● INSTRUCCIÓN 1
Indica si cada una de las afirmaciones (a), (b) y (c) concuerda con el texto sobre la medida del cuerpo político, respondiendo sí o no y citando literalmente las palabras del texto que lo deciden. (a) El territorio excesivo es la causa próxima de las guerras ofensivas. (b) Los hombres hacen el Estado y el territorio alimenta a los hombres. (c) Un pueblo que solo puede elegir entre el comercio y la guerra es débil en sí mismo.

● TEXTO
⁂

Se puede medir un cuerpo político de dos maneras, a saber: por la extensión del territorio y por el número de habitantes, y existe entre ambas medidas una relación conveniente para dar al Estado su verdadera extensión. Los hombres son los que hacen el Estado, y el territorio el que alimenta a los hombres. Esta relación consiste, pues, en que la tierra baste a la manutención de sus habitantes, y que haya tantos como la tierra pueda alimentar. En esta proporción es en la que se encuentra el máximun de fuerza de un número dado de pueblo; porque si hay terreno excesivo, su custodia es onerosa; su cultivo, insuficiente; su producto, superfluo; es la causa próxima de las guerras defensivas. Si no fuese el territorio bastante, el Estado se encuentra, con respecto al suplemento que necesita, a discreción de sus vecinos; es la causa próxima de las guerras ofensivas. Todo pueblo que, por su posición, no tiene otra alternativa que el comercio o la guerra, es débil en sí mismo; depende de sus vecinos; depende de los acontecimientos; no tiene nunca sino una existencia incierta y breve. Subyuga y cambia de situación o es subyugado y no es nada. No puede conservarse libre si no es a fuerza de insignificancia o de extensión.

⁂

● EXTRACTOS DE DATOS
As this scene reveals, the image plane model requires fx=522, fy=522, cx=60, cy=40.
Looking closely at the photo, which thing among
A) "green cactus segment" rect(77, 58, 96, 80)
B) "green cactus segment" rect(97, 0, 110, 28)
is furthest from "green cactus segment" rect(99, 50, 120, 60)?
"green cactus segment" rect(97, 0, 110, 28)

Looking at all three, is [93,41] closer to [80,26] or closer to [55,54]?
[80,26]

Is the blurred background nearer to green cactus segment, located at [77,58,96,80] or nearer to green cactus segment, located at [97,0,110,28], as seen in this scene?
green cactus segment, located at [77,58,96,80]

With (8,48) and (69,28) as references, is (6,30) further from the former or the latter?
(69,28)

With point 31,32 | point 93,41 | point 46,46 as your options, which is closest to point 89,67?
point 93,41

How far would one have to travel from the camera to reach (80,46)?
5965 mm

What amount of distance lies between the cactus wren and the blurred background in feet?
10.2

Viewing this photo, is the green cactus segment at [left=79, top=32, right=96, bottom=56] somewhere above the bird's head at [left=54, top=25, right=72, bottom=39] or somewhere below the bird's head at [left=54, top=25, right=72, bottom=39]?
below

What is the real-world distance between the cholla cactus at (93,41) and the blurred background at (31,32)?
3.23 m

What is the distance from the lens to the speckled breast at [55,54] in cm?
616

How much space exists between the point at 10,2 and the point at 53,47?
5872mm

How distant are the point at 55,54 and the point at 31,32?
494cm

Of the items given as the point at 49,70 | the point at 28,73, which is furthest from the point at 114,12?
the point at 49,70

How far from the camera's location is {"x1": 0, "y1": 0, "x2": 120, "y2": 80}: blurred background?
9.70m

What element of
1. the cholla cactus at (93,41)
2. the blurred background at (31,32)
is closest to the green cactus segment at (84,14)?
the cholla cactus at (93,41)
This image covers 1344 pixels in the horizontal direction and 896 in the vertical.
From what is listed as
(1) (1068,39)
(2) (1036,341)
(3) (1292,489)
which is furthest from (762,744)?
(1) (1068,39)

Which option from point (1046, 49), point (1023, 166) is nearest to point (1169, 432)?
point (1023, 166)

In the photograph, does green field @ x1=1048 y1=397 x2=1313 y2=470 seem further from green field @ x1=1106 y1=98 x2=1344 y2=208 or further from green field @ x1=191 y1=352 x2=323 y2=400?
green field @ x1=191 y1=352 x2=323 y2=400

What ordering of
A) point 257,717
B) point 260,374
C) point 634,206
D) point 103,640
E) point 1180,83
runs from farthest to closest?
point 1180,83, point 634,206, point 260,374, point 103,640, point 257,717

⁂

● INSTRUCCIÓN 2
Enumera todas las líneas de los registros que contienen la palabra "scene".

● RESPUESTA COMPLETA 1
(a) No: "si hay terreno excesivo, su custodia es onerosa; su cultivo, insuficiente; su producto, superfluo; es la causa próxima de las guerras defensivas."
(b) Sí: "Los hombres son los que hacen el Estado, y el territorio el que alimenta a los hombres."
(c) Sí: "Todo pueblo que, por su posición, no tiene otra alternativa que el comercio o la guerra, es débil en sí mismo"

● RESPUESTA COMPLETA 2
As this scene reveals, the image plane model requires fx=522, fy=522, cx=60, cy=40.
Is the blurred background nearer to green cactus segment, located at [77,58,96,80] or nearer to green cactus segment, located at [97,0,110,28], as seen in this scene?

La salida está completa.